On difficulties in writing the history of Romanian architecture

Ana Maria Zahariade

SUMMARY

In Romania, the systematic recording of the architectural past was born in the first half of the 20th century. The narratives of the first generation of architectural historians were fostered by the ethos (and chimeras) of the late 1800’s eruptive modernisation, and bore the particularities, inconsistencies and fluctuations of that process. Their histories remained uncritically descriptive, centred on “objects” and styles, focused on aesthetics, avoiding social and political issues…; with few exceptions, they are self-centred architectural records, arbitrarily secluded inside the national borders.

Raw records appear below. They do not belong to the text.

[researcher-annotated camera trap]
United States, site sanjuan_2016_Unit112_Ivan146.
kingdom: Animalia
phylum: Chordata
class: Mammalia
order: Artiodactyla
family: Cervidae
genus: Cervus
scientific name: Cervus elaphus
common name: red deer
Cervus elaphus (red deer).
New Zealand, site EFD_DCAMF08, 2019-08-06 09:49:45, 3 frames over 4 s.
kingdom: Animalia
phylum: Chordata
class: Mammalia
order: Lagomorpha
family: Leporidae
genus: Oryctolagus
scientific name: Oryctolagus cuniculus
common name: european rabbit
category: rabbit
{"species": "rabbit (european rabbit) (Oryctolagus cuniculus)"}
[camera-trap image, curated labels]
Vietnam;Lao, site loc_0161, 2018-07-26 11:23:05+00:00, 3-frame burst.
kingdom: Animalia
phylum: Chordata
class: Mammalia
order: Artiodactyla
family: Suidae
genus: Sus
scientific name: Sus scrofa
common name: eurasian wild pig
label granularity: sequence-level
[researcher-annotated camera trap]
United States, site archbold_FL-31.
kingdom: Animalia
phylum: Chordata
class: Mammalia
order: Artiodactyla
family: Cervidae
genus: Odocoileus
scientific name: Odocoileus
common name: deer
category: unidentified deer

Even younger and frailer, history of modern architecture, added its own problematic issues. Communism, another instance of modernisation, split it in two distinct histories, each condemned to deeper isolation. The first, the interwar period, obnubilated by the regime, is nowadays idealised and resurfaces vigorously. The second, the communist phase, glorified at the time but shunned after 1989, is even more challenging: from biased and unreliable records to questioning how to write the history of an epoch ideologically suspect to such an extent. Today, its study is rather the individual endeavour of a few researchers who lean over various stretches and issues. Their number is growing, denoting an increasing interest; yet, the history waits to be (re-)written and to surpass the inherited “isolationism”.

In this respect, I chose to skim through the recent Romanian architectural historiography and to examine its difficulties in interpreting and “geometrising” the facts. Discussing them with historians in the CEE region who, probably, have encountered similar problems, might build a common critical apparatus capable to recuperate the meaning of the local in negotiation with the transnational.